O Brics é formado por Brasil, Rússia, Índia, China e África do Sul. O bloco inclui ainda Arábia Saudita, Egito, Emirados Árabes Unidos, Etiópia, Indonésia e Irã e tem mais dez países parceiros: Belarus, Bolívia, Cuba, Cazaquistão, Nigéria, Malásia, Tailândia, Uganda, Uzbequistão e Vietnã.
“Diante do aumento das tensões, cujas consequências para a paz e a segurança internacionais, bem como para a economia global, são imprevisíveis, ressaltamos a necessidade urgente de romper o ciclo de violência e restaurar a paz. Conclamamos todas as partes envolvidas a engajarem-se, por meio dos canais de diálogo e diplomáticos existentes, com vistas a desescalar a situação e resolver suas divergências por meios pacíficos”, declarou o bloco em comunicado.
No texto, o bloco também expressa “profunda preocupação” com os riscos de ataques contra instalações nucleares que, segundo o Irã, são de natureza pacífica “realizados em violação ao direito internacional e às resoluções pertinentes da Agência Internacional de Energia Atômica”.
“As salvaguardas, a segurança e a proteção nucleares devem ser sempre respeitadas, inclusive em situações de conflitos armados, a fim de resguardar as pessoas e o meio ambiente contra danos”, destacou o bloco. Nesse contexto, os Brics reiteraram o apoio a iniciativas diplomáticas voltadas à estabilização.
Proteção de vidas civis
No comunicado, o bloco destacou que vidas de civis devem ser protegidas e a infraestrutura civil deve ser salvaguardada, em total conformidade com o Direito Internacional Humanitário.

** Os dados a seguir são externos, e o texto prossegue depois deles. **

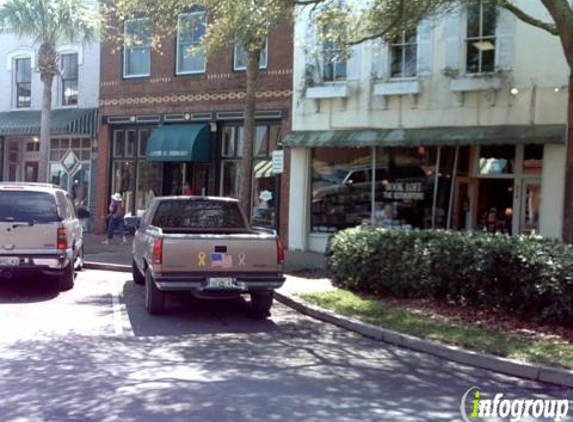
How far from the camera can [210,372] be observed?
21.9 ft

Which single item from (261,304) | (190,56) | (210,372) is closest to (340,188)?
(190,56)

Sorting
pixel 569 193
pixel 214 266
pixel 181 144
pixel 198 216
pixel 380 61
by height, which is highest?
pixel 380 61

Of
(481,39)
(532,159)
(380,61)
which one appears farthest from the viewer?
(380,61)

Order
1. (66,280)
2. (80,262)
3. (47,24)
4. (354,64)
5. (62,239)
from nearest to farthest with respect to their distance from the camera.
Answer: (62,239), (66,280), (80,262), (354,64), (47,24)

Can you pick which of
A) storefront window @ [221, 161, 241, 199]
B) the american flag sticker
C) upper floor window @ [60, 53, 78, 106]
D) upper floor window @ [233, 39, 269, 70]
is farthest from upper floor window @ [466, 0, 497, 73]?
upper floor window @ [60, 53, 78, 106]

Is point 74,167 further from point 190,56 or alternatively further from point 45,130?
point 190,56

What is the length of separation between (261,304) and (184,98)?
12.2 metres

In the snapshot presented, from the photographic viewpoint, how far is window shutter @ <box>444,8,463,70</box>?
53.8 ft

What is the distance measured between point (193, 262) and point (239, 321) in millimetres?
1136

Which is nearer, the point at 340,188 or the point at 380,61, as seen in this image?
the point at 380,61

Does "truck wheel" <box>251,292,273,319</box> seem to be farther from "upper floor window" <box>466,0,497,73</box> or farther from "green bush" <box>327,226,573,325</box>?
"upper floor window" <box>466,0,497,73</box>

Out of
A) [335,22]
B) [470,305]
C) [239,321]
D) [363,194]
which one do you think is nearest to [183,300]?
[239,321]

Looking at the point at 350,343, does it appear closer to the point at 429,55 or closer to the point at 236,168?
the point at 429,55

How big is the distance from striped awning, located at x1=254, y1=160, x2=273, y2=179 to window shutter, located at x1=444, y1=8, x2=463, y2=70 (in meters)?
5.84
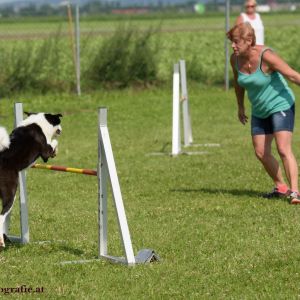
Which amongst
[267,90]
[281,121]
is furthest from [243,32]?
Answer: [281,121]

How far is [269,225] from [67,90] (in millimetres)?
13025

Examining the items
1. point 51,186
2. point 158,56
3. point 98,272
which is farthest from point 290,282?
point 158,56

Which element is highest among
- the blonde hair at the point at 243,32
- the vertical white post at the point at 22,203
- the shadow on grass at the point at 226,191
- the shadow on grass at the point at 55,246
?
the blonde hair at the point at 243,32

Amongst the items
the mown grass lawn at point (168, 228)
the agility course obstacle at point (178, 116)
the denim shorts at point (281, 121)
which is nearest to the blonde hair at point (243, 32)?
the denim shorts at point (281, 121)

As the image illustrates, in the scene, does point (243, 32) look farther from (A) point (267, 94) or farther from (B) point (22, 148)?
(B) point (22, 148)

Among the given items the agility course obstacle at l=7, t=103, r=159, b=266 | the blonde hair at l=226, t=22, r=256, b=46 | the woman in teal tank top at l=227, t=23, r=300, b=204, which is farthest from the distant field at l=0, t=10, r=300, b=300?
the blonde hair at l=226, t=22, r=256, b=46

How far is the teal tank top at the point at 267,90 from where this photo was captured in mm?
9078

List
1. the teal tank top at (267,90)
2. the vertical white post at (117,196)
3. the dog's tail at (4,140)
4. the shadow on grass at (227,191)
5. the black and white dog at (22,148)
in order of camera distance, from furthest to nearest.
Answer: the shadow on grass at (227,191), the teal tank top at (267,90), the black and white dog at (22,148), the dog's tail at (4,140), the vertical white post at (117,196)

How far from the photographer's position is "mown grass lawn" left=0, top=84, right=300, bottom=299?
6070 millimetres

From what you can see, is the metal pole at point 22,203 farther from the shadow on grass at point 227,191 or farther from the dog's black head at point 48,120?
the shadow on grass at point 227,191

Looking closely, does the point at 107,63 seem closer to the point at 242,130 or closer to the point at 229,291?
the point at 242,130

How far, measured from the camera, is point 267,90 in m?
9.12

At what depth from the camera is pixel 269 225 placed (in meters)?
7.99

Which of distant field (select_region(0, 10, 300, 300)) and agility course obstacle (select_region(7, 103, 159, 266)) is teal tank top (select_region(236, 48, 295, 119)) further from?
agility course obstacle (select_region(7, 103, 159, 266))
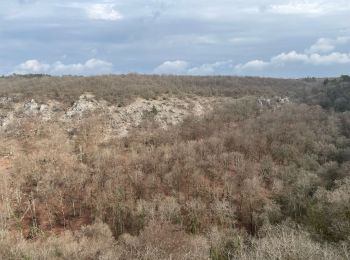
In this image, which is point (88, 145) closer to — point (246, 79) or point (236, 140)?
point (236, 140)

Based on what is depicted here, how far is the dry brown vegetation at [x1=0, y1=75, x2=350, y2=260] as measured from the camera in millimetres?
51406

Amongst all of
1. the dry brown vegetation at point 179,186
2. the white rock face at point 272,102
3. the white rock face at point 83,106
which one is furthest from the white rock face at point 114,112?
the white rock face at point 272,102

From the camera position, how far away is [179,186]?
75375 millimetres

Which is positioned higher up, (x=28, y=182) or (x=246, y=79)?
(x=246, y=79)

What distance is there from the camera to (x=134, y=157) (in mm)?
86125

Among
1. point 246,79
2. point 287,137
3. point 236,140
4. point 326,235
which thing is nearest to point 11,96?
point 236,140

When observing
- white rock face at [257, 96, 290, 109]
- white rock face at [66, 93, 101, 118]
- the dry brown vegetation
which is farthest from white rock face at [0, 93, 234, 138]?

“Estendemos nossas sinceras condolências às famílias das vítimas e expressamos nossa solidariedade com os civis afetados”, reforçou.
Zona livre de armas
Os Brics declararam que permanecem comprometidos com a promoção da paz e da segurança internacionais, com o fomento da diplomacia e do diálogo pacífico como “único caminho sustentável para a estabilidade duradoura na região”.
“Nesse sentido, também reafirmamos a necessidade de estabelecimento de uma zona livre de armas nucleares e outras armas de destruição em massa no Oriente Médio, em conformidade com as resoluções internacionais pertinentes”, destacou o Brics no comunicado.
Por fim, o bloco conclama a “comunidade internacional a apoiar e facilitar os processos de diálogo, defender o direito internacional e contribuir construtivamente para a solução pacífica de controvérsias em benefício de toda a humanidade”.